**Entries**:
╔══
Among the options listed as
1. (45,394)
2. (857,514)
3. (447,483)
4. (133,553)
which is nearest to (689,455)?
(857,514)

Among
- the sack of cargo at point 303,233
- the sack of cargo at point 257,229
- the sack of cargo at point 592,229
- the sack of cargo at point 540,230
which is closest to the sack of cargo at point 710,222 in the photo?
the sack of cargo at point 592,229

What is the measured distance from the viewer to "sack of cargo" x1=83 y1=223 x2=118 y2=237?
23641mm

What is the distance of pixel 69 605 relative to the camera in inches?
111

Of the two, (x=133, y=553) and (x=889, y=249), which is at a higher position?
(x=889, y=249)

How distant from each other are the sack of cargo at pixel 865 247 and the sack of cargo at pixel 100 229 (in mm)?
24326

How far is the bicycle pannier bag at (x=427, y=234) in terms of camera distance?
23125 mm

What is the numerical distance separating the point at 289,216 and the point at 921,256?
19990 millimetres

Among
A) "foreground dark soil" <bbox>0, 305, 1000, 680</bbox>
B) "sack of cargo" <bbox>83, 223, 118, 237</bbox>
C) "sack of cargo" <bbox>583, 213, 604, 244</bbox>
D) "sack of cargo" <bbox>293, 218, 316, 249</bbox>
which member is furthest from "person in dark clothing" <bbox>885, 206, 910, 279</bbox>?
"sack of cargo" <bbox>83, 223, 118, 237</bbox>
╚══
╔══
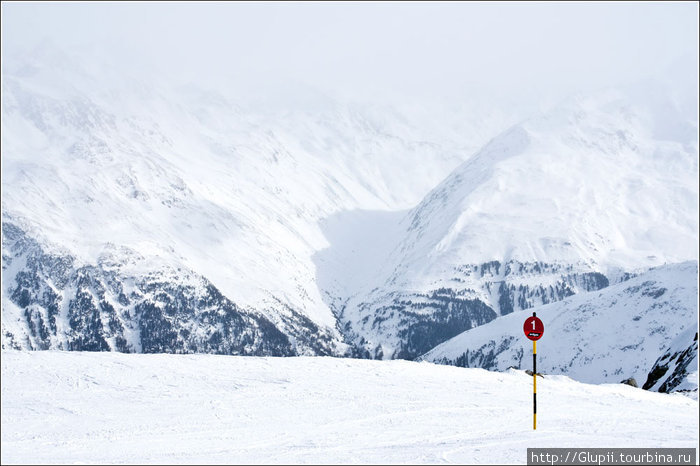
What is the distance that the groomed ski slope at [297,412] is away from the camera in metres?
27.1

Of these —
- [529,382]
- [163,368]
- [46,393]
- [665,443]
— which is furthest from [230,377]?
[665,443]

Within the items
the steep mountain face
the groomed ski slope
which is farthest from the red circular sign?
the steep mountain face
╚══
**Work to be completed**:
Update the stretch of the listing from the line containing "How far is the" through the line containing "19990 millimetres" by putting "saddle bag" in place of "bicycle pannier bag" and leaving everything else as it is. Return only those lines.

**Response below**:
How far is the saddle bag at (x=427, y=234) in terms of camera distance?
23125 mm

What is the numerical distance separating the point at 289,216 and the point at 921,256?
19990 millimetres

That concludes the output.